Strange title for a post, I know. Always calls to mind Zoolander: Orange Mocha Frappuccinos, anyone?  More importantly, it was the #1 song this week in 1984: the week I was born.

Tomorrow I’m turning 28. (Shocking, I know. In all the pictures of the back of my head I’ve posted I look 25, 26 tops.)

The past year has been quite the ride. I’m not sure what I expected from it. I think 27 was sort of my leap into the unknown. Repeatedly.

I think I expected that once I’d started eating (and had been for a few months by the time my birthday rolled around) that things would just get better and easier all the time.
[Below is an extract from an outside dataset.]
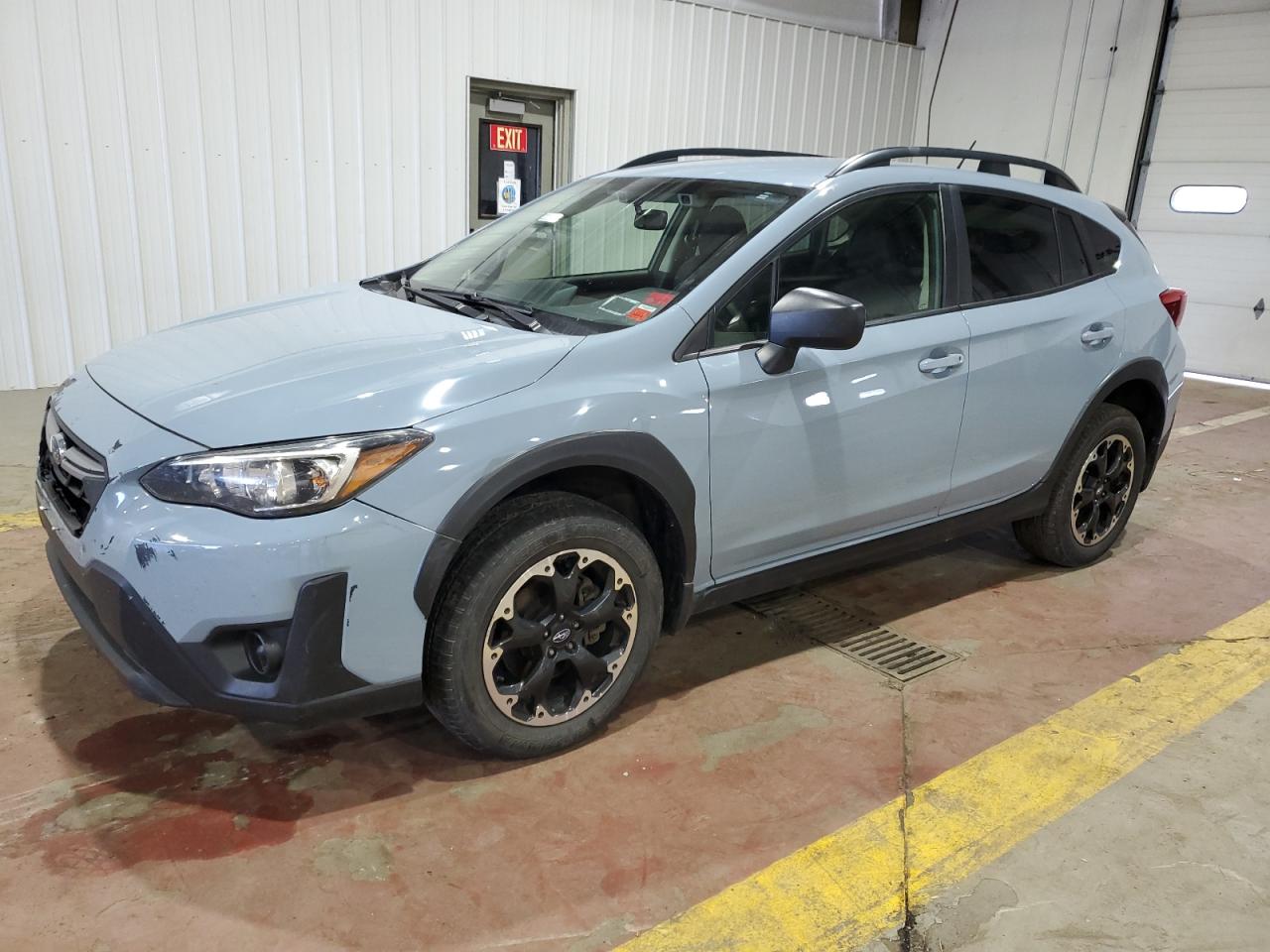 SUBARU CROSSTREK 2021 jf2gtabc2mh201796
Where food was concerned, that was mostly true. Once I’d conquered a food mountain, it was an easier climb the next time I encountered it.

Unfortunately, I didn’t realize how hard the rest of it would be. 27 has arguably been one of the hardest years of my life. Actually doing the work behind the eating disorder made me realize why I battled the eating disorder for so long. It’s been a lot of white-knuckling and, when that fails, unhealthy coping skills until such time as I learn some healthy ones.

Some things are better, though. I’m learning to actually stay present in life. It’s exhausting and overwhelming, but it’s better to be a part of things than apart from things. I’m learning to actually let people in: to trust people with my spirit and trust that they won’t break it. I’m learning to be selective at who I let in my life. I have met (and kept around) some incredible people this year who inspire me, astonish me, and teach me what it is to be a real person.

I realized recently that there aren’t really “things” anymore that define me. My life doesn’t revolve around dancing, singing, and acting anymore, nor an eating disorder. While I’m in school for holistic nutrition, I’m not a “foodie”. I enjoy yoga, but it’s not my whole life. It’s really the people in my life who make me what I am.

Therefore, I am declaring the year of 28 to be “the year of the people”. May it be the best one yet.